(Collected data entries)

----

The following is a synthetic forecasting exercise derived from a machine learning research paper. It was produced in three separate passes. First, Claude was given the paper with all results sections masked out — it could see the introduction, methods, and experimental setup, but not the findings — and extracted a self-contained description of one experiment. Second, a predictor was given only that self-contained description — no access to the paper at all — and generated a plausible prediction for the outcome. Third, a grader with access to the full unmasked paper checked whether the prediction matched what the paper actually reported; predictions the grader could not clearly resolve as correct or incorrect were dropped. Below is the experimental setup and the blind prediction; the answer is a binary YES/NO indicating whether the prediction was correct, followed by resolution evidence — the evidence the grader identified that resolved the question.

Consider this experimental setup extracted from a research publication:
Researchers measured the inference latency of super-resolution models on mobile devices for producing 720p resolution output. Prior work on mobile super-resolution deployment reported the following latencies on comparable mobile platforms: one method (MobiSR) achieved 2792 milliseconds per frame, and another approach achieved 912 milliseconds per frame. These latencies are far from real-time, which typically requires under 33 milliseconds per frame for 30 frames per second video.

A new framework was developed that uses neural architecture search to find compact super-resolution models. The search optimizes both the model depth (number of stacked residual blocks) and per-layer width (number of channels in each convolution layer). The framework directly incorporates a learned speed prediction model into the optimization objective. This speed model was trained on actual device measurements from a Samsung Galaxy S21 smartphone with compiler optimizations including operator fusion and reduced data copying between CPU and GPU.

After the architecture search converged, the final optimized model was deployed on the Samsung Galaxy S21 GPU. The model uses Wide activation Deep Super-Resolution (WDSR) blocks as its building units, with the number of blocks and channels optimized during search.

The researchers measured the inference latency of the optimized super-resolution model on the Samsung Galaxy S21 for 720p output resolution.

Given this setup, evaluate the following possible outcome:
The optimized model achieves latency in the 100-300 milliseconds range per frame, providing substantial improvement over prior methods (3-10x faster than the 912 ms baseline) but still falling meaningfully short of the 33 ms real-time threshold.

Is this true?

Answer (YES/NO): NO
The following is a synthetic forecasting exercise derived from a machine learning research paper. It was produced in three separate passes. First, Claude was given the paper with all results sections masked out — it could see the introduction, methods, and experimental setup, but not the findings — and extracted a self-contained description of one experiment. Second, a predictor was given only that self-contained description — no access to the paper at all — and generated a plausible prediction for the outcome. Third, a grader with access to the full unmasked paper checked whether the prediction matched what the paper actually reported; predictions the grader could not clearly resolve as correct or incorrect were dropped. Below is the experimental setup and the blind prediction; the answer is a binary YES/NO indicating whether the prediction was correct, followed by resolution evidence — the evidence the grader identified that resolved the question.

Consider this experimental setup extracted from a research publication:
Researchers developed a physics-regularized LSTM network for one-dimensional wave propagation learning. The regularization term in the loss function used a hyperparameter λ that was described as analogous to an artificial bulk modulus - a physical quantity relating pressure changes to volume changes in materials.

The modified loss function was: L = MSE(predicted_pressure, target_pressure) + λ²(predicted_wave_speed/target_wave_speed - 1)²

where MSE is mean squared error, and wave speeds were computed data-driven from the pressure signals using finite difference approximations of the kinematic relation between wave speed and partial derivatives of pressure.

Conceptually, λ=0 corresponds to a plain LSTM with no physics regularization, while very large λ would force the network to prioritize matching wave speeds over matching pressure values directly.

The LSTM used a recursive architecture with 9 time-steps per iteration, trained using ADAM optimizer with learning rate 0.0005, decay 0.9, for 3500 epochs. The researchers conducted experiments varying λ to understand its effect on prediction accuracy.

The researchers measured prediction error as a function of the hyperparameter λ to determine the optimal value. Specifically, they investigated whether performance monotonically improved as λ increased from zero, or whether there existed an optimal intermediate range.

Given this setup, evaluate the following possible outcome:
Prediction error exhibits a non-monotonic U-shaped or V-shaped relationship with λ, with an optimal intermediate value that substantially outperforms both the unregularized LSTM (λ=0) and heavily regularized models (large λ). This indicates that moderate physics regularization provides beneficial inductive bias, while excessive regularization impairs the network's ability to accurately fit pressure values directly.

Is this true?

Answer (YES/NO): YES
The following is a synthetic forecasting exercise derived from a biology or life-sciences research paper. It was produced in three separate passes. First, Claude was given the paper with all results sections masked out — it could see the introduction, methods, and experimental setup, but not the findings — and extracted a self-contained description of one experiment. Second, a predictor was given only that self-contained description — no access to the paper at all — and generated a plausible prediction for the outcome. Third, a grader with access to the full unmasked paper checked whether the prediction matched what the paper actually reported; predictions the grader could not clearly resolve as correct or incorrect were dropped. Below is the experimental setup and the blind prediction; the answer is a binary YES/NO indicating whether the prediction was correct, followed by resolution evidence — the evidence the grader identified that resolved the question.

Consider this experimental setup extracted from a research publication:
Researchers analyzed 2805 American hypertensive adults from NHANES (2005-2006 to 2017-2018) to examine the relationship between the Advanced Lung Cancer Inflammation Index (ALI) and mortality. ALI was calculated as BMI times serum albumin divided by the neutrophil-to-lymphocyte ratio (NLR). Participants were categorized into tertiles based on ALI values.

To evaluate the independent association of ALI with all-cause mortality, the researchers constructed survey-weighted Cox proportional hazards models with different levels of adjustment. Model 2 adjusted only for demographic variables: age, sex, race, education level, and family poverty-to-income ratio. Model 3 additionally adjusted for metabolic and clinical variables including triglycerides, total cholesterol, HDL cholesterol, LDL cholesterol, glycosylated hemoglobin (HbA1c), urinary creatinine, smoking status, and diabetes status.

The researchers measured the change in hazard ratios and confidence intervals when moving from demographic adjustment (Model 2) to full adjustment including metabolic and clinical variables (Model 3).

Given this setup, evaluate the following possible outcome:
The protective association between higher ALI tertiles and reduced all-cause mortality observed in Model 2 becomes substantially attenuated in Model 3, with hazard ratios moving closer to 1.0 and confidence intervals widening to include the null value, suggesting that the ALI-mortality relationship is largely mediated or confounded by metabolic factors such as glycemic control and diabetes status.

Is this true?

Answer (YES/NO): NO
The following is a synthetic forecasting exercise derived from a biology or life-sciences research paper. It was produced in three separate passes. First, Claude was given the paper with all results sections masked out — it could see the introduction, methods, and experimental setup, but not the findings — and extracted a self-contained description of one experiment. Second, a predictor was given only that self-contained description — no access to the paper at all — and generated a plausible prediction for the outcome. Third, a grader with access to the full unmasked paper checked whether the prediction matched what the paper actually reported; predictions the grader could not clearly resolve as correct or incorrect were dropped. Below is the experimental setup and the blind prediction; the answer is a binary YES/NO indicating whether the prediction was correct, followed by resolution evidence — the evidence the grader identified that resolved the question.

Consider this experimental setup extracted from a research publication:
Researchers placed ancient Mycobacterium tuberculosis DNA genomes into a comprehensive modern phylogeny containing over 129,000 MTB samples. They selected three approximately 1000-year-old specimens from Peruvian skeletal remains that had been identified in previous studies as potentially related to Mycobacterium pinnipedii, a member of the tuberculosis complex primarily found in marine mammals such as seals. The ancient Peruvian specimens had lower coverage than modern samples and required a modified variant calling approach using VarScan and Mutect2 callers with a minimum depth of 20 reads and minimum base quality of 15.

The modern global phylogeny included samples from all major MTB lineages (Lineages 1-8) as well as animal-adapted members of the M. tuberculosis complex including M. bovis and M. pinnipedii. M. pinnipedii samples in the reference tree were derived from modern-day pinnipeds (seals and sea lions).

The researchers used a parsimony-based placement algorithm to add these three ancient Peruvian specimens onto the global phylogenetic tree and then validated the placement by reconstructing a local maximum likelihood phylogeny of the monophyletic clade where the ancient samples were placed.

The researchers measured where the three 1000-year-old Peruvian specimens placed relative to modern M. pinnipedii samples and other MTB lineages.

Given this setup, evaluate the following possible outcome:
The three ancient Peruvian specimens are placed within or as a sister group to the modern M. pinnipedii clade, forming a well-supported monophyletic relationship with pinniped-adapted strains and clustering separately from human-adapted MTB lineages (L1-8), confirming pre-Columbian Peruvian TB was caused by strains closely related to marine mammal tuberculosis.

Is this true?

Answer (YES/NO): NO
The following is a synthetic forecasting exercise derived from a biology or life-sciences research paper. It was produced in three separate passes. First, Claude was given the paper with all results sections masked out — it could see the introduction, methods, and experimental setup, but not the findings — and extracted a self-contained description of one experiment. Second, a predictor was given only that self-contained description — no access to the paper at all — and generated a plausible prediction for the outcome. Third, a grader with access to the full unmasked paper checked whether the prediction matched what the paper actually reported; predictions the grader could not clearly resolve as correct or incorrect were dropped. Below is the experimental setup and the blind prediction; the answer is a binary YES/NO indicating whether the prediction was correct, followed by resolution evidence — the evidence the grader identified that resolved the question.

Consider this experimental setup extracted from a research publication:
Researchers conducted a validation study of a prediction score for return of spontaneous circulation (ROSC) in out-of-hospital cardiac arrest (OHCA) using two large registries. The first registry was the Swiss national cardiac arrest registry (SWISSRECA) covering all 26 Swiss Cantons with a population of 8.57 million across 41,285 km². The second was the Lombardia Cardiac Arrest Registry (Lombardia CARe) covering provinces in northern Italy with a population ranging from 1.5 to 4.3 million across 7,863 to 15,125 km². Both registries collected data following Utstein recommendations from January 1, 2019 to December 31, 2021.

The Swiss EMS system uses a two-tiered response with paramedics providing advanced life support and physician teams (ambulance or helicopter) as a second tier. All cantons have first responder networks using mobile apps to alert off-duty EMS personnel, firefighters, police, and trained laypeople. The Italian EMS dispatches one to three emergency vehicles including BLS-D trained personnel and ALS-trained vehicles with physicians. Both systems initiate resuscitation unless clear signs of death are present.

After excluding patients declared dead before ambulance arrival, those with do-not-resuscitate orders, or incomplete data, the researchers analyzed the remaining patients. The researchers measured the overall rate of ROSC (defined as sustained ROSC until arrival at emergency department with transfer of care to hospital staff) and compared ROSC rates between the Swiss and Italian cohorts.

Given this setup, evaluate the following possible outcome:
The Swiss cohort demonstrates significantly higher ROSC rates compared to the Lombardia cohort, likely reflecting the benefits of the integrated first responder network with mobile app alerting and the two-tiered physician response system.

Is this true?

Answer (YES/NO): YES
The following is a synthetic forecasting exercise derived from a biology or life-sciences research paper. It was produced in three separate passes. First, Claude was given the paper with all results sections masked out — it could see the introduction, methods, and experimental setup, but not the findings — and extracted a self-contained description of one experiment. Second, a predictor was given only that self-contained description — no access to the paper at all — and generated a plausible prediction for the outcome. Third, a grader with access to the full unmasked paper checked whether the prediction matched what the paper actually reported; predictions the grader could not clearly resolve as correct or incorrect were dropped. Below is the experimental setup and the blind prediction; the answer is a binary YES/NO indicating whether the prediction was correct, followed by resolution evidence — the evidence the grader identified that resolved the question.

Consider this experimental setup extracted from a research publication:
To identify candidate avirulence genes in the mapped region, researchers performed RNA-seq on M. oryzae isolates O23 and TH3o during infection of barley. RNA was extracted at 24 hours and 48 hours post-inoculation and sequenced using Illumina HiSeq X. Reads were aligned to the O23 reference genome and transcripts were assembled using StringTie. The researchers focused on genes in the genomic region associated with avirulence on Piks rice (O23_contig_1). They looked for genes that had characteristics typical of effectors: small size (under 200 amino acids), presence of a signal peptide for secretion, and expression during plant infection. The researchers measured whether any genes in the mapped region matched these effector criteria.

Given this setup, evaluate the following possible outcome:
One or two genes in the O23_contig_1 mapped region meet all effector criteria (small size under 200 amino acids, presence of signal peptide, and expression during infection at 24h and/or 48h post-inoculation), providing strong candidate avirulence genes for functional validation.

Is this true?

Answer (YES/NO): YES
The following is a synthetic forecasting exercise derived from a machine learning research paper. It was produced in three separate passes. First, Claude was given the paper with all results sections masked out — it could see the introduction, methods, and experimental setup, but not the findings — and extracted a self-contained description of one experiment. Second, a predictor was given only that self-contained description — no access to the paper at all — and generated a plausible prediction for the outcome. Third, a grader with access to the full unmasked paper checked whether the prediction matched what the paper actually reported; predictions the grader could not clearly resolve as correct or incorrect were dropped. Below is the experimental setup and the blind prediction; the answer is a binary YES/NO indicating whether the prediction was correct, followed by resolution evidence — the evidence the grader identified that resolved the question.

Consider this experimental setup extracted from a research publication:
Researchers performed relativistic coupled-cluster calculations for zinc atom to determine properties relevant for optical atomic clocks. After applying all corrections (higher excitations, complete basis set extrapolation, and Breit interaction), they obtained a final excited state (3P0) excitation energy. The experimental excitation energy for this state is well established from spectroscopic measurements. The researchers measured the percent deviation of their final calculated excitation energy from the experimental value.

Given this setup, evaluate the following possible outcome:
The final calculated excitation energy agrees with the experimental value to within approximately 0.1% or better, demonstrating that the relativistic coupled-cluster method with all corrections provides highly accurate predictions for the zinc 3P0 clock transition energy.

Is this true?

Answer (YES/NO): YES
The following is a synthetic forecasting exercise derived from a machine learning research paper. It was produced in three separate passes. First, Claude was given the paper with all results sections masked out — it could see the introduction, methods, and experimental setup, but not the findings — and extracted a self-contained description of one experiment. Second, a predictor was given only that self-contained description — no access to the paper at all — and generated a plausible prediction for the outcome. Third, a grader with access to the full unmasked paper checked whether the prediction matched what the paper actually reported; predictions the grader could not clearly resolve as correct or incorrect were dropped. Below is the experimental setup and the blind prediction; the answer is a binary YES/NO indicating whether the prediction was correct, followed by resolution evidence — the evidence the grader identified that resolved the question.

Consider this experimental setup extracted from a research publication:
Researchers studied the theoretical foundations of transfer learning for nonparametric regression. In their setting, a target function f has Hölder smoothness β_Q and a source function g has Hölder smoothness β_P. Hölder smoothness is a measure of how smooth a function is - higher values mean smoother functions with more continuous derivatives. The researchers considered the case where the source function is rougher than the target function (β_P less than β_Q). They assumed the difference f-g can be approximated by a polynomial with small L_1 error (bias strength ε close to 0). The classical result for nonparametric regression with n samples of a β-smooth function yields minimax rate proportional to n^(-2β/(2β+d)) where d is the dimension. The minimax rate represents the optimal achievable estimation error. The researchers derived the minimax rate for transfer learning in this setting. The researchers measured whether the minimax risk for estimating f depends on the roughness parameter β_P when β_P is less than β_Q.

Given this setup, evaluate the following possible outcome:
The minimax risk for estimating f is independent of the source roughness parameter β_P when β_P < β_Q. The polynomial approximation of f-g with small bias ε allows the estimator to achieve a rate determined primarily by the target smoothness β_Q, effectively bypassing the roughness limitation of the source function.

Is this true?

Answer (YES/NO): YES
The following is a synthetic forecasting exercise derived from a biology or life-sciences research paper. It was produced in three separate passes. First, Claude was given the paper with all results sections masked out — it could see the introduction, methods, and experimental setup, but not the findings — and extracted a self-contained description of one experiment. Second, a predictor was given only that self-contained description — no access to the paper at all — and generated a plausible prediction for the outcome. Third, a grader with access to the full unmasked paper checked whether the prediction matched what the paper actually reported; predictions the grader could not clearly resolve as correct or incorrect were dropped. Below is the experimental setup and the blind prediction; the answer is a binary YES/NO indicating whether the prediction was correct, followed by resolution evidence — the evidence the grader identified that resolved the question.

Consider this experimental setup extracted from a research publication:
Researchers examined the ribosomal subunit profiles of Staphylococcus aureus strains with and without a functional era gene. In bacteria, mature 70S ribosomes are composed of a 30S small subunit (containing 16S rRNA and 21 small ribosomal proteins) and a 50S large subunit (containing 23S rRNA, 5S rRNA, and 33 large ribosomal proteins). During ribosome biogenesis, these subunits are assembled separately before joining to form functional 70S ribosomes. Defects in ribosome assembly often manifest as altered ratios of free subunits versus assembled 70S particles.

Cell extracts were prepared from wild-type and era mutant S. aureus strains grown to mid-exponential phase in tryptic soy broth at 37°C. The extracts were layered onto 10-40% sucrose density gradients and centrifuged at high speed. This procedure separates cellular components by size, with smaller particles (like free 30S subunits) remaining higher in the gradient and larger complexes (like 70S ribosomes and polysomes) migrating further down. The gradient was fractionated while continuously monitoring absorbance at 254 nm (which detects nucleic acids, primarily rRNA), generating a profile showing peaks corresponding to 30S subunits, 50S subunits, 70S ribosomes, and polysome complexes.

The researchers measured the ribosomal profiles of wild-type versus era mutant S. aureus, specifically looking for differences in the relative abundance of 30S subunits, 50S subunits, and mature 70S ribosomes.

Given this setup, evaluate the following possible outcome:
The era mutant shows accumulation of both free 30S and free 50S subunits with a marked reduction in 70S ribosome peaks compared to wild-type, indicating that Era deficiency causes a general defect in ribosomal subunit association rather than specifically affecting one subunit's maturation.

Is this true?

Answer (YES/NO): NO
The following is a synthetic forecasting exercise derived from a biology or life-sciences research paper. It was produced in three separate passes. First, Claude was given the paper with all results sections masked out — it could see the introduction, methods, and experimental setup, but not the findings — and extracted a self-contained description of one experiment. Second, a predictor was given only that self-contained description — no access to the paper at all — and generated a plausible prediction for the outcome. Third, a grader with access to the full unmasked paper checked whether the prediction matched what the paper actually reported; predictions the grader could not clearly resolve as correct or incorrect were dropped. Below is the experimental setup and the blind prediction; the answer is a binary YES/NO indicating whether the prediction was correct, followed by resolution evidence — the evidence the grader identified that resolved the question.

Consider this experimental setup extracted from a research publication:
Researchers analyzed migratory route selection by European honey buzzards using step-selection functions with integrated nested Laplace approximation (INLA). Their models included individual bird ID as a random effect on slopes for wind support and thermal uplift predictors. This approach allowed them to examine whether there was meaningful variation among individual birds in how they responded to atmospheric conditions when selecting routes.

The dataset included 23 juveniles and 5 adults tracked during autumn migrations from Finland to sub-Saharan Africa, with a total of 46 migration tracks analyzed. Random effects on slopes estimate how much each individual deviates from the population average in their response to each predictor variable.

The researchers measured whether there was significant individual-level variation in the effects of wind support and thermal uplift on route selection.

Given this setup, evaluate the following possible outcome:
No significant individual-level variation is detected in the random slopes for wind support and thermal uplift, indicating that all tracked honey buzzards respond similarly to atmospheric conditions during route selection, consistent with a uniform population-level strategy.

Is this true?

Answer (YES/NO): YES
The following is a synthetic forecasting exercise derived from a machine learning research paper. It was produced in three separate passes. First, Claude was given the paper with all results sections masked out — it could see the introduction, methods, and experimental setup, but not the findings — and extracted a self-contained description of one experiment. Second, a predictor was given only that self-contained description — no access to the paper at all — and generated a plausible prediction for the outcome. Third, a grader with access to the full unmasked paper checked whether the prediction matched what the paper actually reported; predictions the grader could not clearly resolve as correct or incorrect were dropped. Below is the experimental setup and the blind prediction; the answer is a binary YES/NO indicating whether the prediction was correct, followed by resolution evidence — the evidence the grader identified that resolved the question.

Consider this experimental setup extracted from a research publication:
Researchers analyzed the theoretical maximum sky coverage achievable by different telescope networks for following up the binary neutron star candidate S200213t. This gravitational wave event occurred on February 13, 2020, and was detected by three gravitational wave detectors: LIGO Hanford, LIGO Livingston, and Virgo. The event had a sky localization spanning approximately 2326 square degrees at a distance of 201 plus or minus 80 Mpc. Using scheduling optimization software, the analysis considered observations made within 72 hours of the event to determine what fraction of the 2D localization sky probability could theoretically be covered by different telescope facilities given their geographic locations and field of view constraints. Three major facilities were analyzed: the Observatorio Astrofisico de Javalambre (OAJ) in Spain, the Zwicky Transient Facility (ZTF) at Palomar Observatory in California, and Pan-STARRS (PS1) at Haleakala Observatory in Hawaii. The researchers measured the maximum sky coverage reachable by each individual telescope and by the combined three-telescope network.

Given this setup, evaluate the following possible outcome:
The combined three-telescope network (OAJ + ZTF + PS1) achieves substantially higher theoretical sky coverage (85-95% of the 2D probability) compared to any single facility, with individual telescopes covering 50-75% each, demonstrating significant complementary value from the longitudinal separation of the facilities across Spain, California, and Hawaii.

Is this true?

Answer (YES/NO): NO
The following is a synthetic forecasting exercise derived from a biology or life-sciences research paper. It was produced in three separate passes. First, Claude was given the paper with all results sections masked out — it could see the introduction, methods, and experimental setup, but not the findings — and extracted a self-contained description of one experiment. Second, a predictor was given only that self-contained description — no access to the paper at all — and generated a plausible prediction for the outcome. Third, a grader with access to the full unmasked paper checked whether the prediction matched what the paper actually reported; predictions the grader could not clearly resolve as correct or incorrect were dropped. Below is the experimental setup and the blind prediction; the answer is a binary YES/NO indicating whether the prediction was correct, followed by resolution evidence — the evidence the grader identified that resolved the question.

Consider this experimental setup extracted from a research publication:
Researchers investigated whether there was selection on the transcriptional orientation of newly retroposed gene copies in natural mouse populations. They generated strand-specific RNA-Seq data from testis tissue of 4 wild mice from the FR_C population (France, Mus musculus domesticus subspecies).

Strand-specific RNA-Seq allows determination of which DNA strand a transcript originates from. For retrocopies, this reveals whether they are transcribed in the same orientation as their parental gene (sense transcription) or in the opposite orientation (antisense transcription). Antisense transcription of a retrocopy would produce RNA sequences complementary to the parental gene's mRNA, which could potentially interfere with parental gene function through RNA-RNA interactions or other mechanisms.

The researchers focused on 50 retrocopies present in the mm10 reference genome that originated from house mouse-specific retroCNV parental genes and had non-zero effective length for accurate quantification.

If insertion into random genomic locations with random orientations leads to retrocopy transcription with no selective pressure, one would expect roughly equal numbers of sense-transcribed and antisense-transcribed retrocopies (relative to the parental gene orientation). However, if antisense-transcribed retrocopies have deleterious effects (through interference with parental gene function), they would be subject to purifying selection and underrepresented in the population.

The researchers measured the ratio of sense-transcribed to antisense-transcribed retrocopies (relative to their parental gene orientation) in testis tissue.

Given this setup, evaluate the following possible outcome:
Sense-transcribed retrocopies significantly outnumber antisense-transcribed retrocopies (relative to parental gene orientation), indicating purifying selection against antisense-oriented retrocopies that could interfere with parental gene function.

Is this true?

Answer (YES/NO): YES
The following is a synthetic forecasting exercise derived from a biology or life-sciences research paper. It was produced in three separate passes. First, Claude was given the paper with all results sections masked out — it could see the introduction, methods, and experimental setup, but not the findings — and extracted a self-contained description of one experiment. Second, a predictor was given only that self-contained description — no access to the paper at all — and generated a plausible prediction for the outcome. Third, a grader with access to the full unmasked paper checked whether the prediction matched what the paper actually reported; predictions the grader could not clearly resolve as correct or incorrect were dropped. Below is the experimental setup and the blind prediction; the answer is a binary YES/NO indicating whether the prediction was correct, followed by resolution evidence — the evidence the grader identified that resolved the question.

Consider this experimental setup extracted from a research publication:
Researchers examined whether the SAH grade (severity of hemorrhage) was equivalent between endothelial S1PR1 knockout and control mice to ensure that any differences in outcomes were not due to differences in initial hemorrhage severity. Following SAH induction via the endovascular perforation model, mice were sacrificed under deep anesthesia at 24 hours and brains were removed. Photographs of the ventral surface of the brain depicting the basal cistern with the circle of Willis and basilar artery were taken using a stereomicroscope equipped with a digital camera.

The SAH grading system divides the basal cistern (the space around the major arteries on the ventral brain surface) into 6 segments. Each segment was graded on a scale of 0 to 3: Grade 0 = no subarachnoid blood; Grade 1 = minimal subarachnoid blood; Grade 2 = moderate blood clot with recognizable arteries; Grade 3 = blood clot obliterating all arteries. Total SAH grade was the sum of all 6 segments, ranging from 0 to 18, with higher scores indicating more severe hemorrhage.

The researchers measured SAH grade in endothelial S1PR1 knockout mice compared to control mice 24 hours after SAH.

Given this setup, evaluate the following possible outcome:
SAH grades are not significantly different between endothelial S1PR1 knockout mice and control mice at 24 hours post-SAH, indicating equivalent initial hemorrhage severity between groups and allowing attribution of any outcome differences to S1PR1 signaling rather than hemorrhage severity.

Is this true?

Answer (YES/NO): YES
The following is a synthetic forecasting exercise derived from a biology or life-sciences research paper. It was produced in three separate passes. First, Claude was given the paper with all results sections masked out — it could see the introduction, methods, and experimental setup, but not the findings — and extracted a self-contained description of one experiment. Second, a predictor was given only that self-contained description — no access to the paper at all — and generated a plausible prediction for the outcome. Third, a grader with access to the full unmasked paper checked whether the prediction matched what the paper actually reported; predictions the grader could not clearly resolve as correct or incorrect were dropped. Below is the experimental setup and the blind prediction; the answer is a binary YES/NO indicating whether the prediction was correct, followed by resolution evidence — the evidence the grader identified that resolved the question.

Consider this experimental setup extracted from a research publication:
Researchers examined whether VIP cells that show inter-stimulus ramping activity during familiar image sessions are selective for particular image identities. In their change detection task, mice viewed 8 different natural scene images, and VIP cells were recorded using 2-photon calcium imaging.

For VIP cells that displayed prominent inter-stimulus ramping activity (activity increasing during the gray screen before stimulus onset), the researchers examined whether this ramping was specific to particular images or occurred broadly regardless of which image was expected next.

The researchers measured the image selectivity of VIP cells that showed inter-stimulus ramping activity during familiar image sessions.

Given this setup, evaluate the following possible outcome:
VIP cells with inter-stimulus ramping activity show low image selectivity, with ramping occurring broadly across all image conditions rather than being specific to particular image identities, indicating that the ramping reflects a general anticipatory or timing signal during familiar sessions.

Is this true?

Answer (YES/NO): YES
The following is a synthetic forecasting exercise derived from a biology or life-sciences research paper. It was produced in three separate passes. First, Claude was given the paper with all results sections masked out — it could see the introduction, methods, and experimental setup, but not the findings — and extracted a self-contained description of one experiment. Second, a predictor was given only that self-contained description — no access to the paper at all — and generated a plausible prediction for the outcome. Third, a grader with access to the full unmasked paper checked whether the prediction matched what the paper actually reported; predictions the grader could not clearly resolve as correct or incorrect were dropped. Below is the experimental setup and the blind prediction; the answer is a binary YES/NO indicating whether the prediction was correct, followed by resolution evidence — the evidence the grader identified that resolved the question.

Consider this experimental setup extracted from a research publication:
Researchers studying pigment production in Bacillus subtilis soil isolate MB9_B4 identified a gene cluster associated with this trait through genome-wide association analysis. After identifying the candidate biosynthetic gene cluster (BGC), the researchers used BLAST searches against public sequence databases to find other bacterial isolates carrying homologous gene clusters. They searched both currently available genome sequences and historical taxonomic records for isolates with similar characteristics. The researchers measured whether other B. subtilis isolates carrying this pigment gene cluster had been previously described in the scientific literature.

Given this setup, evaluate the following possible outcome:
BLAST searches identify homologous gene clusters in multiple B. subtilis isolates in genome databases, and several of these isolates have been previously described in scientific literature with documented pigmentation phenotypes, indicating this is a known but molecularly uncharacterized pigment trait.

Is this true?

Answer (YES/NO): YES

----

## [Action item]
Pull out each line of the entries that contains "regularized".

## [Result of this task]
Researchers developed a physics-regularized LSTM network for one-dimensional wave propagation learning. The regularization term in the loss function used a hyperparameter λ that was described as analogous to an artificial bulk modulus - a physical quantity relating pressure changes to volume changes in materials.
Prediction error exhibits a non-monotonic U-shaped or V-shaped relationship with λ, with an optimal intermediate value that substantially outperforms both the unregularized LSTM (λ=0) and heavily regularized models (large λ). This indicates that moderate physics regularization provides beneficial inductive bias, while excessive regularization impairs the network's ability to accurately fit pressure values directly.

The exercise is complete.